Por ser uma atividade autônoma essas mulheres dependem basicamente de seu profissionalismo e disposição para trabalhar. A manicure Simone Pereira, 26 anos, terá neste mês o seu orçamento, que segundo ela, chega a R$ 800 mensais, bastante prejudicado. Grávida de dois meses, os constantes enjôos têm dificultado muito sua locomoção até a casa das clientes. Diferentemente de Adriana, a maioria de suas freguesas não são do mesmo local, mas de várias áreas do Rio, como Freguesia, Barra, Ipanema e Lagoa.
Moradora da Cidade de Deus, na Zona Oeste, Simone trabalha há seis anos neste ramo. Ela conta que aprendeu o ofício ainda criança, observando a mãe, ex-manicure. Quando surgiu a possibilidade de trabalhar nesta atividade, a profissional não perdeu tempo e decidiu investir.

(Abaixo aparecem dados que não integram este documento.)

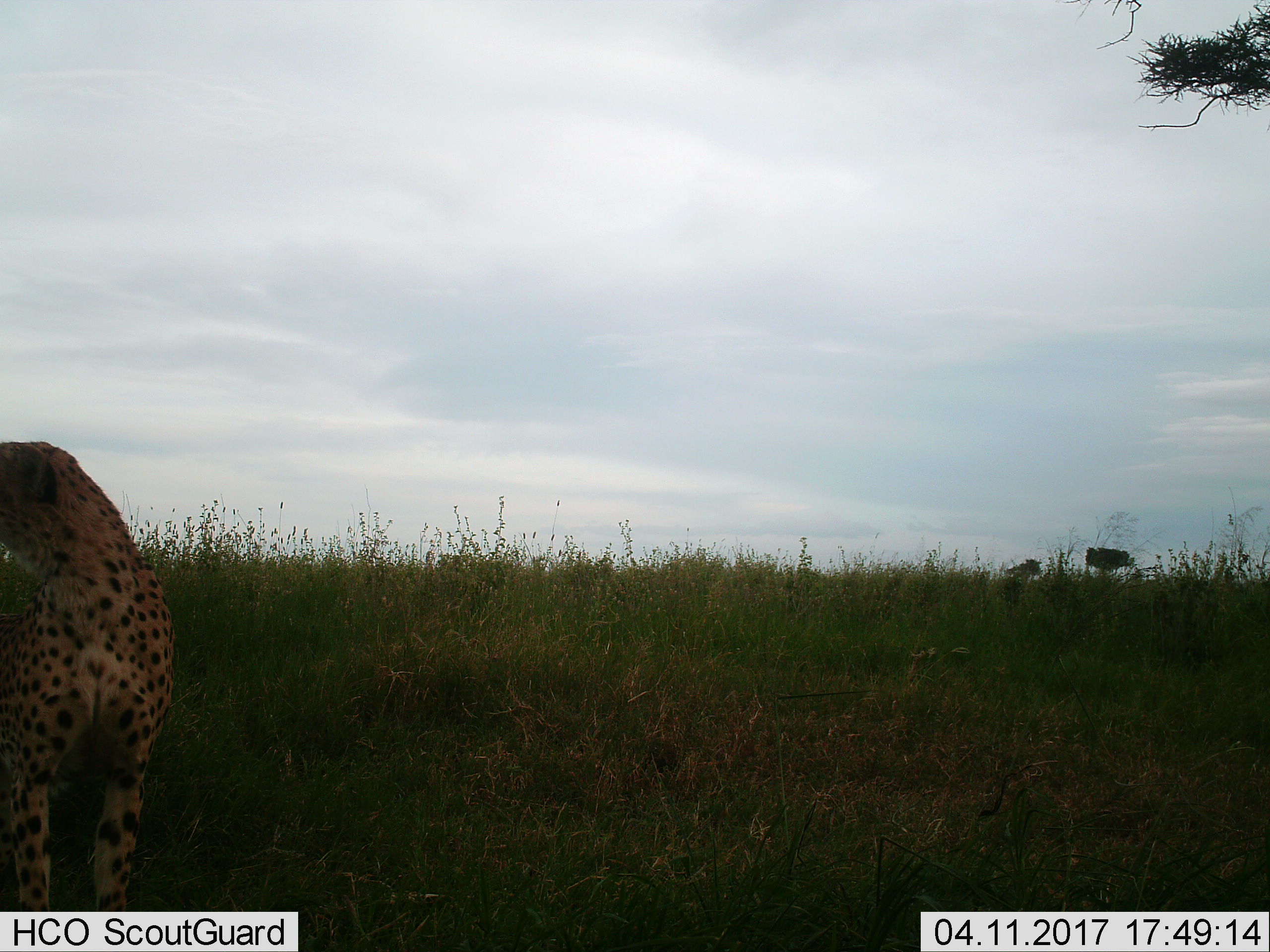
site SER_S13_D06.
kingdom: Animalia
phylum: Chordata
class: Mammalia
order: Carnivora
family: Felidae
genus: Acinonyx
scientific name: Acinonyx jubatus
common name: cheetah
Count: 1.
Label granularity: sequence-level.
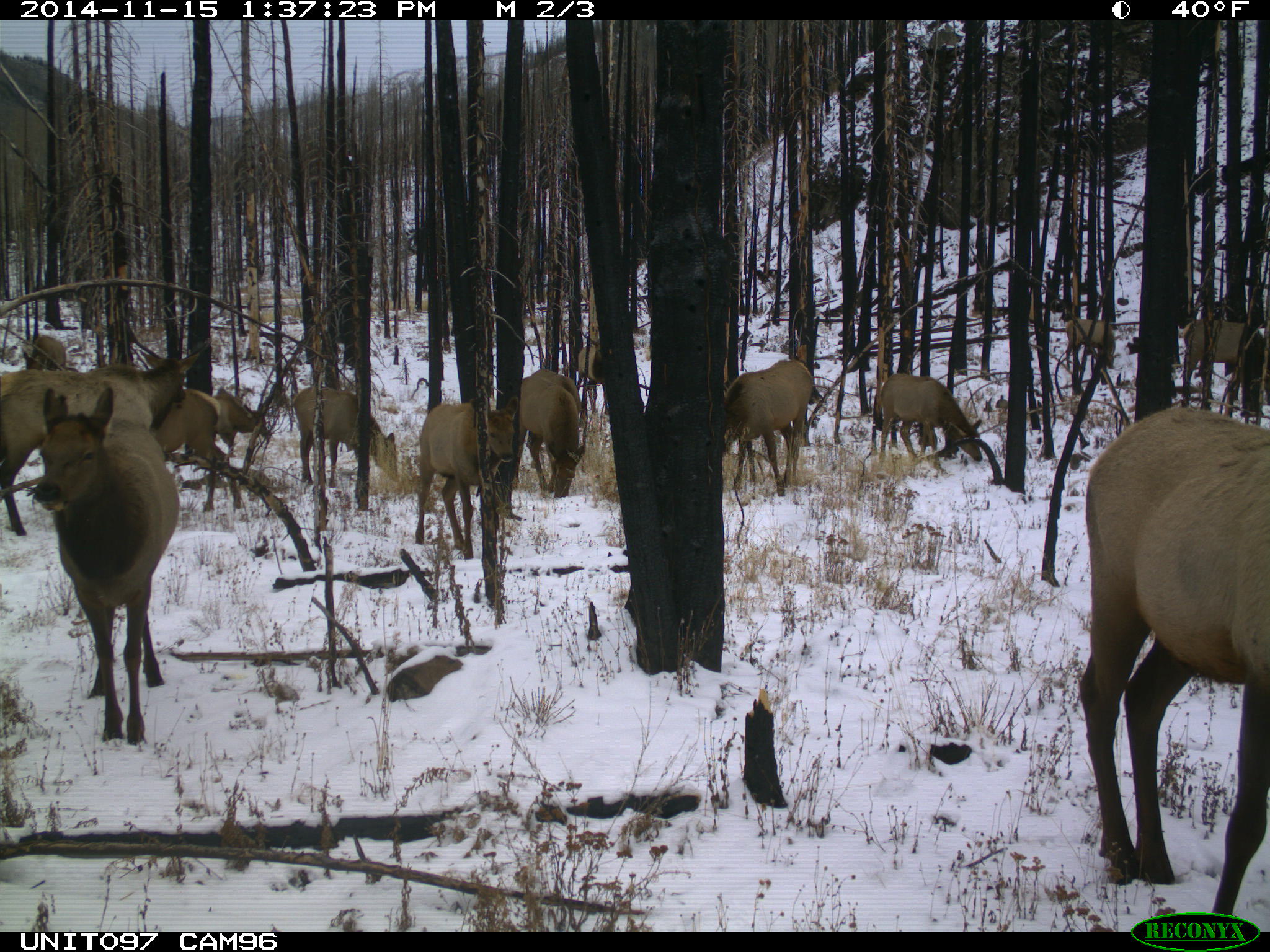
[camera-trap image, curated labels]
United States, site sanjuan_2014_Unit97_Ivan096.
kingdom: Animalia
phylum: Chordata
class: Mammalia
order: Artiodactyla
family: Cervidae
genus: Cervus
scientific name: Cervus elaphus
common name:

Ela diz que a principal vantagem é que diferente do salão, o lucro não precisa ser dividido com outras pessoas, além de ter maior flexibilidade no horário.
"Aperta um pouquinho mas dá para criar as crianças. Olha que eu já pensei em mudar de profissão, mas gosto do que faço. Já tenho até clientes que viraram amiga. Tem uma que eu vou, passo o dia na casa dela e minha filha também freqüenta a casa. O bom é que conhecemos gente nova. Cada uma tem uma cultura diferente da outra. Tenho cliente juíza, advogada que trabalha com colchão,enfim, clientes diversas. Assim a gente conhece um pouquinho mais de cada coisa", aponta.